Return the listing below word for word, line by line, and leave the pictures out of your reply.

--- begin ---

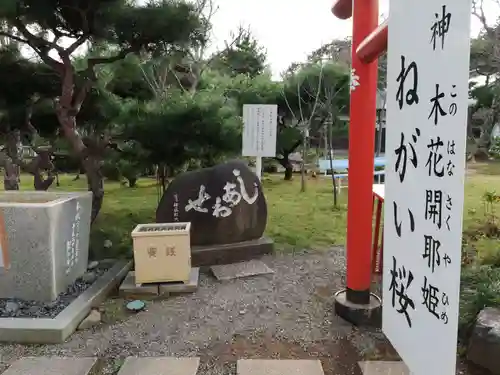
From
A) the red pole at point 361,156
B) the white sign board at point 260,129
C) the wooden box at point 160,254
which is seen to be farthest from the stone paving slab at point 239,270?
the white sign board at point 260,129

--- end ---

**RESULT**
From
A) the red pole at point 361,156
B) the white sign board at point 260,129
C) the wooden box at point 160,254
which is seen to be farthest from the stone paving slab at point 239,270?
the white sign board at point 260,129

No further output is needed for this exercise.